ちなみに、方丈記には書かれていないけど、治承の年号でも大火が発生している。
方丈記では、治承の竜巻は書かれてあったけど。
そもそも、平安京は、これ以外にも何度も火事に遭っている。

当時、平安京の人口は10万人から20万人程度。
それだけ多くの人が住んでいる一方で、消化設備は、ほとんどなかったと思う。
つまり、火事が発生したら、もうお手上げ状態。
長明さん、火事によって、どれほどの家が焼けたかとつぶやく。

当時の平安京は、

火事になる
 ↓
家が焼け落ちる
 ↓
家を建て直す
 ↓
また火事になる
 ↓
また家が焼け落ちる
 ↓
また家を建て直す

の無限ループだったと思われる。

で、長明さんの方丈の庵だけは、何の心配もいらないとある。
まーね、日野山にポツンと一軒家で住んでいるんだから、火事に遭う心配はないだろう。
もし、近所で火事が起きて、その火が近付いてきたとしても、方丈の庵は移動式。
逃げればすむだけ。
方丈の庵が移動式というのは、そういうメリットもあったんだね。

もし、方丈の庵が火事になったとする。
少なくとも、普通の家を建て直すのと比べれば楽なはず。

続けて長明さんは、次のように書いている。

この方丈の庵は確かに狭い。
しかし、夜になれば寝る所もあるし、昼間は座れる所もある。
一人で暮らすには十分な空間だ。

その理由として、ヤドカリやミサゴの例を挙げている。

ヤドカリは、自分の身を守るために自分の体の大きさにピッタリの貝殻をつける。
ミサゴは、人を恐れて荒磯の岩場で生活をする。
これなどは、まさに長明さんの日野山での方丈の庵にピッタリな表現だと思う。

禅語に、放てば手に満てりという言葉がある。

_データ一覧_
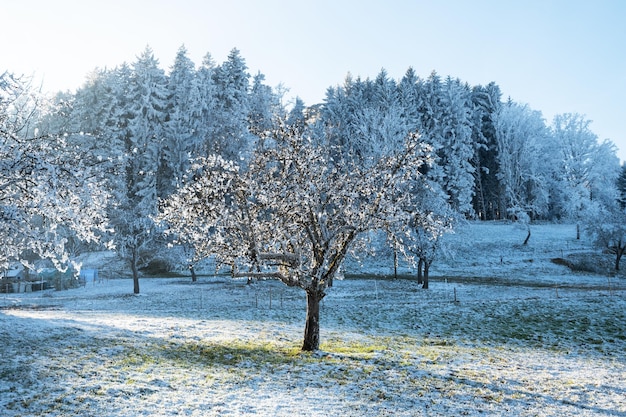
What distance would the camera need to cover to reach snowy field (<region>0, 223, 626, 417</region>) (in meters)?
10.0

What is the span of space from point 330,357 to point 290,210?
202 inches

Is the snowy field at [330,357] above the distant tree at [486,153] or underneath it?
underneath

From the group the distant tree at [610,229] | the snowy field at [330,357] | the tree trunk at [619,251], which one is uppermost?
the distant tree at [610,229]

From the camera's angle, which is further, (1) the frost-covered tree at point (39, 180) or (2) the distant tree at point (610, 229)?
(2) the distant tree at point (610, 229)

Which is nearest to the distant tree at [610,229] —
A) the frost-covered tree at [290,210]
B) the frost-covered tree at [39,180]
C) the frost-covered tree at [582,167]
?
the frost-covered tree at [582,167]

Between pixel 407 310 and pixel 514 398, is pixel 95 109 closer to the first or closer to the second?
pixel 407 310

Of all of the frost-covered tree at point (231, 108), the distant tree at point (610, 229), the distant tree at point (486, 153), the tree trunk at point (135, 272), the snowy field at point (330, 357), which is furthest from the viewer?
the distant tree at point (486, 153)

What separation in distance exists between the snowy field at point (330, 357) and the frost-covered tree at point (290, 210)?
311 cm

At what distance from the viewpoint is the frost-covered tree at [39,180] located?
27.7ft

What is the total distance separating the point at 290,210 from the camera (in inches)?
572

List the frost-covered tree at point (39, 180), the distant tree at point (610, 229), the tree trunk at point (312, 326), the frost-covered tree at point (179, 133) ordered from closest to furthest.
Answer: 1. the frost-covered tree at point (39, 180)
2. the tree trunk at point (312, 326)
3. the distant tree at point (610, 229)
4. the frost-covered tree at point (179, 133)

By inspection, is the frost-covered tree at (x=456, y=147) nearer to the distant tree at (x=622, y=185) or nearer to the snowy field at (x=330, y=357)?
the distant tree at (x=622, y=185)

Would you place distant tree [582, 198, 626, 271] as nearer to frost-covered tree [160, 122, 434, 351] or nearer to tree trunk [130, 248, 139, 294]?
frost-covered tree [160, 122, 434, 351]

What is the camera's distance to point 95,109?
202ft
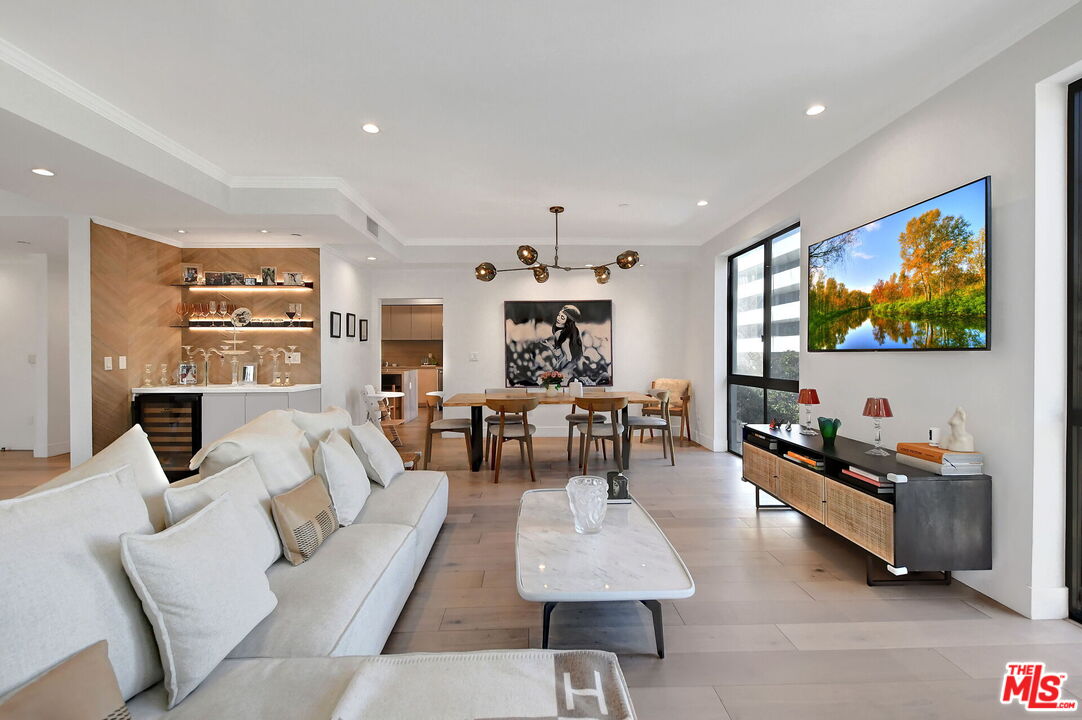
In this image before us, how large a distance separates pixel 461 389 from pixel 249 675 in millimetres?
6133

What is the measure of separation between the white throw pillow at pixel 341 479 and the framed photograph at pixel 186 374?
3.90 meters

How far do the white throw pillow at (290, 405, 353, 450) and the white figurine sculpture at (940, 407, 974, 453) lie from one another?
3219mm

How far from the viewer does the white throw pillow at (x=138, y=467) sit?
5.24 ft

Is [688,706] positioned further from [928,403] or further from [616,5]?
[616,5]

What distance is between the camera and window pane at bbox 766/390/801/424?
4.85m

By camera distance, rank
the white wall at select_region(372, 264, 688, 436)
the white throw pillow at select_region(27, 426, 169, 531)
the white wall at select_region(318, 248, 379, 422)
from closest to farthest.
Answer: the white throw pillow at select_region(27, 426, 169, 531) < the white wall at select_region(318, 248, 379, 422) < the white wall at select_region(372, 264, 688, 436)

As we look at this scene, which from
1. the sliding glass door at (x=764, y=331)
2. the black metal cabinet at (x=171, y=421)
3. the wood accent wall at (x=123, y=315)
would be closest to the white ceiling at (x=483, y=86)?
the wood accent wall at (x=123, y=315)

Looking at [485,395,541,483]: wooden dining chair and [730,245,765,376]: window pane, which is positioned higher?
[730,245,765,376]: window pane

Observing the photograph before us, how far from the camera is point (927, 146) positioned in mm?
2889

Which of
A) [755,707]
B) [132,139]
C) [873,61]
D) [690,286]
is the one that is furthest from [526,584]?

_演習課題_
(a) 方丈記を扱った本文によると、長明の方丈の庵が火事について何の心配もいらないのはなぜですか。本文に書かれた理由を1〜3文で説明してください。
(b) 方丈記を扱った本文では、当時の平安京の火事が「無限ループ」として示されています。その各段階を、本文に出てくる順にすべて挙げてください。
(c) 方丈記を扱った本文の最後の文に続けて、その先を書いてください。

_解答_
(a) 長明は日野山にぽつんと一軒家で住んでいるので、火事に遭う心配はないからです。また、近所で火事が起きて火が近付いてきたとしても、方丈の庵は移動式なので、逃げればすむからです。

(b)
1. 火事になる
2. 家が焼け落ちる
3. 家を建て直す
4. また火事になる
5. また家が焼け落ちる
6. また家を建て直す

(c)
あれも欲しい、これも欲しいと言うと、欲しいものが限りなく増えてしまう。
いつまでたっても心が満たされることがない。
しかし、そういった欲を解き放てば、心は一瞬にして満たされるという教え。
つまり、欲張らなければ、必要なものはそんなに多くはないという話。

今風に言えば、断捨離だろうか。
必要最小限度のものさえあれば、生活に困ることはない。
これもまた、仏教の大事な教えだと思う。

長明さん、都を守護する下鴨神社という社家の子だった。
ずーっと平安京を見てきた。
で、都に住めば、どんな危険があるのかも分かっていた。
物事がきちんと理解できれば、危険な都に住むこともない。

そして、長明さんは、都と少し距離を置く。
ただ、完全に距離を置くところまで行かないのが面白いところだろうか。
やはり、都のことは気になるのかもしれない。
必要以上を求めず、あくせくした生活をしない。
静かな環境に身を置き、落ち着いた暮らしをする。
それが長明さんのささやかな願いでもあり、実行なんだろう。

いや、この実行できるのが凄いところだと思う。
世の中の人は、この実行するのができなくて困っているんだから。
僕もそうだけどね。
なかなか実行するというのは難しい。

ここからは雑談。
日本が第二次世界大戦に突入する前の話。
世界的建築家であるブルーノ・タウトというドイツ人が日本にやってきて三年ほど暮らしたそう。
このブルーノ・タウトだけど、日本の建築物をすごく評価したことでも有名な人物なんだとか。
いや、僕は、会ったことはありませんよ。
あくまでも、そういう話を聞いたことがあるというだけで。

それで、なんと方丈の庵についてもいいねと言っているらしい。
しかも、ブルーノタウト、日本滞在中に、方丈記、徒然草、奥の細道、源氏物語といった古典作品を読んでいたらしいのね。
かなりの親日だったと思われる。
それで、分からないけど、ヨーロッパの大国であるドイツの人間にそんなことを言われて、日本もちょっと嬉しかったんじゃないだろうか。
我が国の文化が、世界に冠たるドイツの人間に、世界的にも有名な建築家から認められたと。

ちなみに、これがブルーノ・タウト。
写真はwikipedhiaから。

ブルーノ・タウトは、日本滞在中は、群馬県の少林山達磨寺洗心亭という屋敷で暮らしていたらしい。
で、そこも、まーまー狭かった。
ただ、方丈の庵を見ると、私が住んでいる洗心亭の方が少し広い」と感想を漏らしたいう。

このブルーノ・タウトだけど、日本の建築物の全てをいいねと言ったわけではなかった。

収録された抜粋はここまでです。